Which hymn number does the order of service for the Fourteenth Sunday after Trinity give for the sermon hymn?

▶ Document extract:
---*---
The Fourteenth Sunday after Trinity
Pastor Gregory L. Jackson
Bethany Lutheran Worship, 8 AM Phoenix Time
The Hymn #250 – Grosser Gott
The Confession of Sins
The Introit p. 16
The Gloria Patri
The Kyrie p. 17
The Gloria in Excelsis
The Salutation and Collect p. 19
The Epistle and Gradual Galatians 5:16-24
The Gospel Luke 17:11-19
Glory be to Thee, O Lord!
Praise be to Thee, O Christ!
The Nicene Creed p. 22
The Sermon Hymn # 297 M. Loy, Herr Jesu Christ, dich
Nine-fold Fruits of the Gospel
The Hymn #304 Kingo – St. Crispin
The Preface p. 24
The Sanctus p. 26
The Lord's Prayer p. 27
The Words of Institution
The Agnus Dei p. 28
The Nunc Dimittis p. 29
The Benediction p. 31
The Hymn # 309 Kingo – Old Hundreth
The hymn texts and a melody link are at the end of the sermon.
Galatians 5: 16 This I say then, Walk in the Spirit, and ye shall not fulfill the lust of the flesh. 17 For the flesh lusteth against the Spirit, and the Spirit against the flesh: and these are contrary the one to the other: so that ye cannot do the things that ye would. 18 But if ye be led of the Spirit, ye are not under the law. 19 Now the works of the flesh are manifest, which are these; Adultery, fornication, uncleanness, lasciviousness, 20 Idolatry, witchcraft, hatred, variance, emulations, wrath, strife, seditions, heresies, 21 Envyings, murders, drunkenness, revellings, and such like: of the which I tell you before, as I have also told you in time past, that they which do such things shall not inherit the kingdom of God. 22 But the fruit of the Spirit is love, joy, peace, longsuffering, gentleness, goodness, faith, 23 Meekness, temperance: against such there is no law. 24 And they that are Christ's have crucified the flesh with the affections and lusts.
Luke 17:11 And it came to pass, as he went to Jerusalem, that he passed through the midst of Samaria and Galilee. 12 And as he entered into a certain village, there met him ten men that were lepers, which stood afar off: 13 And they lifted up their voices, and said, Jesus, Master, have mercy on us. 14 And when he saw them, he said unto them, Go shew yourselves unto the priests. And it came to pass, that, as they went, they were cleansed. 15 And one of them, when he saw that he was healed, turned back, and with a loud voice glorified God, 16 And fell down on his face at his feet, giving him thanks: and he was a Samaritan. 17And Jesus answering said, Were there not ten cleansed? but where are the nine? 18There are not found that returned to give glory to God, save this stranger. 19 And he said unto him, Arise, go thy way: thy faith hath made thee whole.
---*---
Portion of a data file
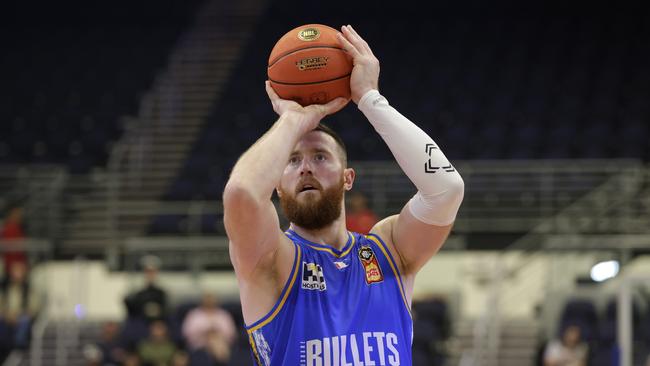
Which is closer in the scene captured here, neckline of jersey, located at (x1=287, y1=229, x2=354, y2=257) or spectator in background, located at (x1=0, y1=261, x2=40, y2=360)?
neckline of jersey, located at (x1=287, y1=229, x2=354, y2=257)

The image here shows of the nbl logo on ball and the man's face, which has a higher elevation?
the nbl logo on ball

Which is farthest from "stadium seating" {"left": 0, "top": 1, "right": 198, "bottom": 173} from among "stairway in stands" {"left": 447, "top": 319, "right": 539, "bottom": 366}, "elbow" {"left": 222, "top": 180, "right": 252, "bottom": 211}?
"elbow" {"left": 222, "top": 180, "right": 252, "bottom": 211}

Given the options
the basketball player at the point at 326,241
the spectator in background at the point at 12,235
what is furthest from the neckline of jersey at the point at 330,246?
the spectator in background at the point at 12,235

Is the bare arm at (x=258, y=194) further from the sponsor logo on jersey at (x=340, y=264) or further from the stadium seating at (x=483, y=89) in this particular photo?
the stadium seating at (x=483, y=89)

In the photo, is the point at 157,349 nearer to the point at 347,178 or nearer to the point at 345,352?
the point at 347,178

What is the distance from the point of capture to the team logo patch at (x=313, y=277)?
3.96 meters

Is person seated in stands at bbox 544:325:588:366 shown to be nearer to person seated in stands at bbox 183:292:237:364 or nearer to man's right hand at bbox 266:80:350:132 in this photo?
person seated in stands at bbox 183:292:237:364

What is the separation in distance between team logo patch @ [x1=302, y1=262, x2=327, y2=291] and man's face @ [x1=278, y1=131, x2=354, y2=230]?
21 centimetres

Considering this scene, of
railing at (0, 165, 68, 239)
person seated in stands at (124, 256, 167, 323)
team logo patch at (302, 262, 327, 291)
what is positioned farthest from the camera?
railing at (0, 165, 68, 239)

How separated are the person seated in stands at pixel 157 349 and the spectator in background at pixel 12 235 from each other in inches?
121

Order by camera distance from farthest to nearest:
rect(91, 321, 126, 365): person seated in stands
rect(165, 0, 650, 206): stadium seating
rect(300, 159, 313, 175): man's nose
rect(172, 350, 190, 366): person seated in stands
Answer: rect(165, 0, 650, 206): stadium seating → rect(91, 321, 126, 365): person seated in stands → rect(172, 350, 190, 366): person seated in stands → rect(300, 159, 313, 175): man's nose

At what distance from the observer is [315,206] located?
411 centimetres

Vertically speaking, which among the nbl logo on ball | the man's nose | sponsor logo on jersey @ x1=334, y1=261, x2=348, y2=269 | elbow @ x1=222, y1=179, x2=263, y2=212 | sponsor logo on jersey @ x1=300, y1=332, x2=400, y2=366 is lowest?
sponsor logo on jersey @ x1=300, y1=332, x2=400, y2=366

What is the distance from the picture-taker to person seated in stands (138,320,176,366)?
12.2m
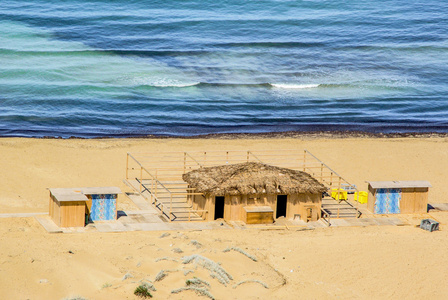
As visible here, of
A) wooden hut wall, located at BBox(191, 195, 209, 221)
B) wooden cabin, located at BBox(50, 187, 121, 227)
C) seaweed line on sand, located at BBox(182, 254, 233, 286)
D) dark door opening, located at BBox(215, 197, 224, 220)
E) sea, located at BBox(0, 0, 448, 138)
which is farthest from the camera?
sea, located at BBox(0, 0, 448, 138)

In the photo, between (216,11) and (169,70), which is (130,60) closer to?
(169,70)

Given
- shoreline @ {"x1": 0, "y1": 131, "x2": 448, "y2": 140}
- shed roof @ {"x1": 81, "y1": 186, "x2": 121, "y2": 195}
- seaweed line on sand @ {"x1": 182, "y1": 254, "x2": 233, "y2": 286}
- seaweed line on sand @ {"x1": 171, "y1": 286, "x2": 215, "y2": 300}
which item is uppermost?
shoreline @ {"x1": 0, "y1": 131, "x2": 448, "y2": 140}

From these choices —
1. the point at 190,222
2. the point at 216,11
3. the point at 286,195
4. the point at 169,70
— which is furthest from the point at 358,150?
the point at 216,11

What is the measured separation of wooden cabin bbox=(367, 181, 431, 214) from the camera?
36.2 metres

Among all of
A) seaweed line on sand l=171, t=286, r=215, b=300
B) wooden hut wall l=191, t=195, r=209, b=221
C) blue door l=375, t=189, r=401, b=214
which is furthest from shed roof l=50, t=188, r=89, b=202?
blue door l=375, t=189, r=401, b=214

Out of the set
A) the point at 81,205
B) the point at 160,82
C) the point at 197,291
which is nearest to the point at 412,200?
the point at 197,291

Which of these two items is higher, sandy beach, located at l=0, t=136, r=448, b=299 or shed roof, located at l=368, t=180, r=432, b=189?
shed roof, located at l=368, t=180, r=432, b=189

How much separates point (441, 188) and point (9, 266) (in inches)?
964

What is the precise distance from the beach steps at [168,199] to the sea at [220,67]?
11.5 metres

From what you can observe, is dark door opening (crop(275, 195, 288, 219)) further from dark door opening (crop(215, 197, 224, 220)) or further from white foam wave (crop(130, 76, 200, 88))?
white foam wave (crop(130, 76, 200, 88))

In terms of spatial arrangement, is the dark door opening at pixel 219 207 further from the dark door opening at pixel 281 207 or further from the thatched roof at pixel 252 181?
the dark door opening at pixel 281 207

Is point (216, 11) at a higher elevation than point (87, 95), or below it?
higher

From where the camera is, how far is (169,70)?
68.3 m

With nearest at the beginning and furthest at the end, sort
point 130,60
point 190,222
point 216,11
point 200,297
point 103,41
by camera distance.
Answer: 1. point 200,297
2. point 190,222
3. point 130,60
4. point 103,41
5. point 216,11
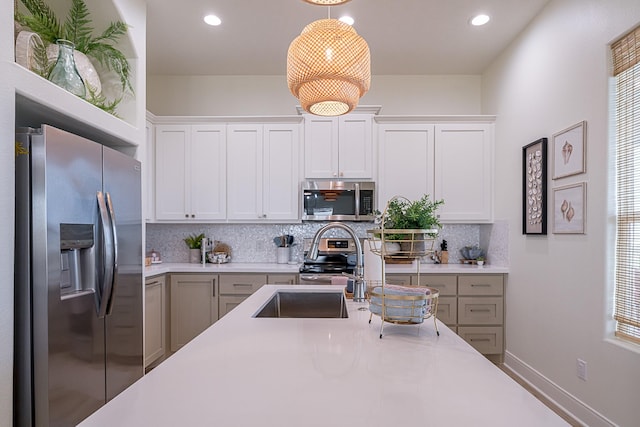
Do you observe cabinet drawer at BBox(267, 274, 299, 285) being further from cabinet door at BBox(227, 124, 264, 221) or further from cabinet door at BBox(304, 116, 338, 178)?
cabinet door at BBox(304, 116, 338, 178)

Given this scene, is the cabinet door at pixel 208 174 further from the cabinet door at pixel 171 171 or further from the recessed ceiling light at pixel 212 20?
the recessed ceiling light at pixel 212 20

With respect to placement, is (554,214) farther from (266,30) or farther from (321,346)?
(266,30)

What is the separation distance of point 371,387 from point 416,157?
10.5 feet

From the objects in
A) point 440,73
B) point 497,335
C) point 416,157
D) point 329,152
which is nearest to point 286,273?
point 329,152

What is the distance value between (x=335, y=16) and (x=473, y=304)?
2.77m

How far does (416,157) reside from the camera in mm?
3709

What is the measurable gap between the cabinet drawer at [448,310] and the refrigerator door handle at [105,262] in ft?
8.72

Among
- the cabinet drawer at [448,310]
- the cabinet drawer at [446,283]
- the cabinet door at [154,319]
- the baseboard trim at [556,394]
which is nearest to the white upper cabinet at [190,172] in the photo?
the cabinet door at [154,319]

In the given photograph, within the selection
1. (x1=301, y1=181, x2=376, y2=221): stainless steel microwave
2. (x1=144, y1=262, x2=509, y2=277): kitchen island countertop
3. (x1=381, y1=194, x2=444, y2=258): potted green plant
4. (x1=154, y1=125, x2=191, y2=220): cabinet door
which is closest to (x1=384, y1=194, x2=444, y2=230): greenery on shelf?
(x1=381, y1=194, x2=444, y2=258): potted green plant

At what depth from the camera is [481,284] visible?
3.38 metres

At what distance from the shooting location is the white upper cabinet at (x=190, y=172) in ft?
12.3

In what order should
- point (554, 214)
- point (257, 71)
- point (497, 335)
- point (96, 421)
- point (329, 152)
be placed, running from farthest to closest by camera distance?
point (257, 71), point (329, 152), point (497, 335), point (554, 214), point (96, 421)

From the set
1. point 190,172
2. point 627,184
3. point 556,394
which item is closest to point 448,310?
point 556,394

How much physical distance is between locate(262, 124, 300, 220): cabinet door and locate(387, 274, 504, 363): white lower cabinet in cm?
123
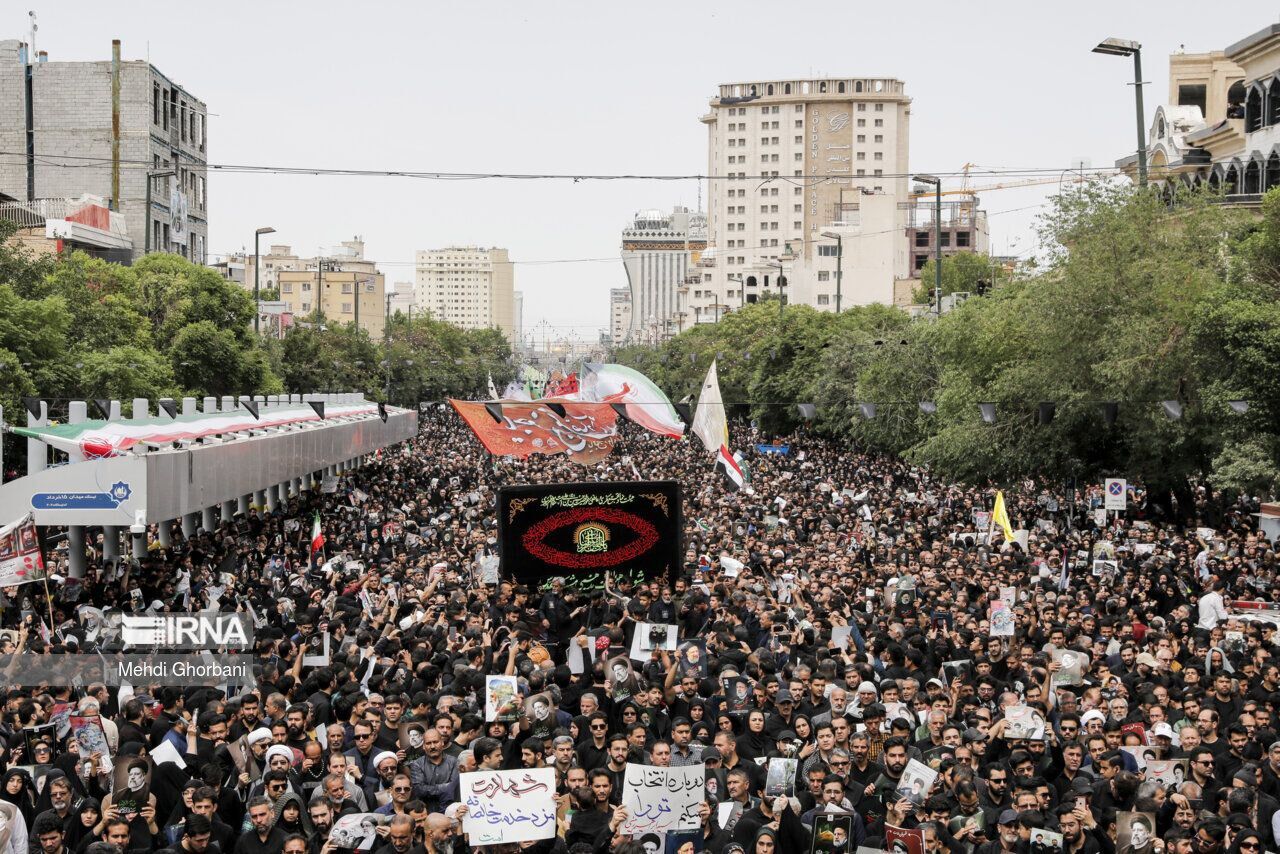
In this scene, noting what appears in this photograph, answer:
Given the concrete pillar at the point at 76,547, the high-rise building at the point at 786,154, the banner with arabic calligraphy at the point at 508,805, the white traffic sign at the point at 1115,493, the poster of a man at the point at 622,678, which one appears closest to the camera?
the banner with arabic calligraphy at the point at 508,805

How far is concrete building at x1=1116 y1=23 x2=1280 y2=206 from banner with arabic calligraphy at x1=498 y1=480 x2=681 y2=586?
59.9 feet

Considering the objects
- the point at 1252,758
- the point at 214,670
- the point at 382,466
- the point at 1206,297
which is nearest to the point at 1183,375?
the point at 1206,297

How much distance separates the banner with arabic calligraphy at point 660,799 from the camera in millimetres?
8906

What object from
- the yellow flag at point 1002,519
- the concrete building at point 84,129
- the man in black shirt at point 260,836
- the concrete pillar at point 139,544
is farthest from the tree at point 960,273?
the man in black shirt at point 260,836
---*---
▶ Worked solution: Hymn #297, M. Loy, "Herr Jesu Christ, dich."